■ Excerpt ■
━━━━━━━━
The House of Representatives on Friday voted 213-203 to approve an Interior funding bill that includes $154.8 million for the Bureau of Land Management’s Wild Horse and Burro Program.
The House bill’s guiding report language continues to bar the Bureau of Land Management from destroying healthy captured wild horses and burros or selling them to slaughter and requires the agency to follow humane handling protocols and calls for increased private-public partnerships, including with wild horse and veterans’ organizations; and adhere to humane handling standards.
The report language also encourages BLM to prioritize staffing up the program. In recent years, the lack of staff in key positions has resulted in the slowed approval of contracts, like those needed to administer fertility control, and Environmental Assessments.
The bill includes up to $11 million for fertility control. Unfortunately, the guiding language opens the door for research on permanent sterilization, which Return to Freedom strongly opposes. It does note that BLM should prioritize “existing immunocontraceptive vaccines when appropriate.”
Return to Freedom advocates for the use of proven, safe and humane fertility control to slow (not stop) herd growth and eliminate the removal of wild horses and burros from the range.
━━━━━━━━
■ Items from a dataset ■
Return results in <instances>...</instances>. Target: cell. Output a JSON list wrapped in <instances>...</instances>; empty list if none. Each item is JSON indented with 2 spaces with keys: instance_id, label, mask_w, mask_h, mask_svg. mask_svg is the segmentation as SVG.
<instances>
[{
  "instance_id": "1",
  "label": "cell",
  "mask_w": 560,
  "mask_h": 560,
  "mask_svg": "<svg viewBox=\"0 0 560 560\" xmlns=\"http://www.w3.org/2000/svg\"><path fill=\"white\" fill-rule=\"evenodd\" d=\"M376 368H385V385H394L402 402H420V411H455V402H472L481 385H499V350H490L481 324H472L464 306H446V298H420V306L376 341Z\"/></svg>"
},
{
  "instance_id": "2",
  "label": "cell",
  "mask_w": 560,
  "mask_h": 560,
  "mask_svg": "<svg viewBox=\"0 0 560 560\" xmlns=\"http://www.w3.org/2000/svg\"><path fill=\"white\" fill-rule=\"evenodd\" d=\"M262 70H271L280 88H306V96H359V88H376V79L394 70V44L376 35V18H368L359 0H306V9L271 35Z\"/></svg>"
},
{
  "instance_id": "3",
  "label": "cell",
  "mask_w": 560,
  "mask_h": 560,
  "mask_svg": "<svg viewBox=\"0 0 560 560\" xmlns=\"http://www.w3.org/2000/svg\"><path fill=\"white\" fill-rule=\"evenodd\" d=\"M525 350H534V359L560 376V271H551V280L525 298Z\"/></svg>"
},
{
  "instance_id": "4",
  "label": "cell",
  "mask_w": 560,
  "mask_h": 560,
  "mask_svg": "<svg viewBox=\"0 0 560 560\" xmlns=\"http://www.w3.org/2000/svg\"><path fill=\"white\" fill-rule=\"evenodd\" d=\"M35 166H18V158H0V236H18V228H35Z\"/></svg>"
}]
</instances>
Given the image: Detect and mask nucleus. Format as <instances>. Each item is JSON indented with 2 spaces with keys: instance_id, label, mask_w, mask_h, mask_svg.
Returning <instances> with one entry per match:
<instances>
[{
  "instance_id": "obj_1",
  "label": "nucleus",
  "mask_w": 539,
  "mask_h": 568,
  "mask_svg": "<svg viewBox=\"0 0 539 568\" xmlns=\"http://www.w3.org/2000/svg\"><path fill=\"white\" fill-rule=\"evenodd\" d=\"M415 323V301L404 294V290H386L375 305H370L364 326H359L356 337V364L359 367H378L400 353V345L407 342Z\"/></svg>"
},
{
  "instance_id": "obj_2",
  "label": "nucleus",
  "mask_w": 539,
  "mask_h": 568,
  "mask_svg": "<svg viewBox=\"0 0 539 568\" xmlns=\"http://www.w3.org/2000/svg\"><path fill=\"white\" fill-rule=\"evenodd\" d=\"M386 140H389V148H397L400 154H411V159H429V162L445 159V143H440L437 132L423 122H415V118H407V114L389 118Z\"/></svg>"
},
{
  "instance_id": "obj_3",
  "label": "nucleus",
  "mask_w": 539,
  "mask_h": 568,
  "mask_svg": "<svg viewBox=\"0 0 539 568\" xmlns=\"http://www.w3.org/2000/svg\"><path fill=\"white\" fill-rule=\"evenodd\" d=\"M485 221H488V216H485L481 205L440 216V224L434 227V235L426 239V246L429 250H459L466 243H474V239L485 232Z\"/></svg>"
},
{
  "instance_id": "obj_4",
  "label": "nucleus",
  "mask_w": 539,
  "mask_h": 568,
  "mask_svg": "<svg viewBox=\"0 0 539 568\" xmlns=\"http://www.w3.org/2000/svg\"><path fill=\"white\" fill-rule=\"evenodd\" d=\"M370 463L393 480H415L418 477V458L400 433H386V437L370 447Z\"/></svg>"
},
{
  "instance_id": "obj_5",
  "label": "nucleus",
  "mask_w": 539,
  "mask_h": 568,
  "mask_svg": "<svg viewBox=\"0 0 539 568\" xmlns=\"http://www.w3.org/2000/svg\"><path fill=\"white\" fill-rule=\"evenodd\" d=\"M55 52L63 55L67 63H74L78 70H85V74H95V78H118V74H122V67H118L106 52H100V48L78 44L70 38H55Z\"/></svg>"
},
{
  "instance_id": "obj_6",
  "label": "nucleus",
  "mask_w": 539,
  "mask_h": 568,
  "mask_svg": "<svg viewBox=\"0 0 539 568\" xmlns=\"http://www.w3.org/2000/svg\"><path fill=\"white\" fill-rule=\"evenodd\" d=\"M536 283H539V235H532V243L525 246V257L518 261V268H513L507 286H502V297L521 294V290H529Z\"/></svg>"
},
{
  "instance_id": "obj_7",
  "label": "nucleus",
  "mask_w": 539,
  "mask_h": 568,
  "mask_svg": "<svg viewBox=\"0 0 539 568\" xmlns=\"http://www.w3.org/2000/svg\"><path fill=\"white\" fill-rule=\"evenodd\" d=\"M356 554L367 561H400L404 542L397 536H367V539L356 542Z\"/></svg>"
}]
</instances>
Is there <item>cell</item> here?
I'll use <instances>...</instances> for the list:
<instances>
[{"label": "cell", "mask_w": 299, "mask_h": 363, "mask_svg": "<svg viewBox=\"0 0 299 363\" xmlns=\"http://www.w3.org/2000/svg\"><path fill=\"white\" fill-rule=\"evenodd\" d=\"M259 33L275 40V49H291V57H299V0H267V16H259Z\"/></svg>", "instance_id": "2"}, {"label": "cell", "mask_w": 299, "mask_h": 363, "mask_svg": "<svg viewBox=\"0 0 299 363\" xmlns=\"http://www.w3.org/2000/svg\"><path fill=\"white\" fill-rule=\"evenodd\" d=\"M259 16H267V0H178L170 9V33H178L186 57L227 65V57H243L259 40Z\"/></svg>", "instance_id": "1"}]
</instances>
━━━━━━━━
■ What you will do ■
**A.** Answer these questions about the article on the House funding bill:
(i) What was the vote count when the House approved the bill?
(ii) How much money does the bill include for fertility control?
(iii) What does Return to Freedom strongly oppose?
**B.** Rewrite the part of the article on the House funding bill that opens with the words containing "The House of" and closes with "and Burro Program.". Put "Thursday" in place of "Friday".
**C.** Continue the article on the House funding bill for the wild horse program, picking up after its last sentence.

■ Task-by-task answers ■
**A.**
(i) 213-203
(ii) Up to $11 million
(iii) Research on permanent sterilization

**B.**
The House of Representatives on Thursday voted 213-203 to approve an Interior funding bill that includes $154.8 million for the Bureau of Land Management’s Wild Horse and Burro Program.

**C.**
The report language adds for the first time a call for the BLM to “consider alternatives” (like the use of unmanned aircraft) to the use of helicopters to manage wild horses and burros, as well as the effects of those alternatives on herds.
Fortunately, the bill passed Thursday did not include a handful of proposed amendments that would have slashed the Wild Horse and Burro Program’s budget.
The Senate has yet to pass its own Interior bill, but the Senate Interior Committee’s version, passed in July, included $148 million for wild horses and burros. Its guiding report language includes an $11 million set-aside “to be spent to continue implementation of a robust and humane fertility control strategy of reversible immunocontraceptive vaccines.”
Both the House and Senate report language also stress that BLM should prioritize heavily impacted Herd Management Areas while expanding off-range holding and increasing adoptions.
Once the Senate passes its Interior bill, differences will be resolved in conference.
Return to Freedom will continue lobbying for the House’s funding level paired with the Senate’s guiding report language.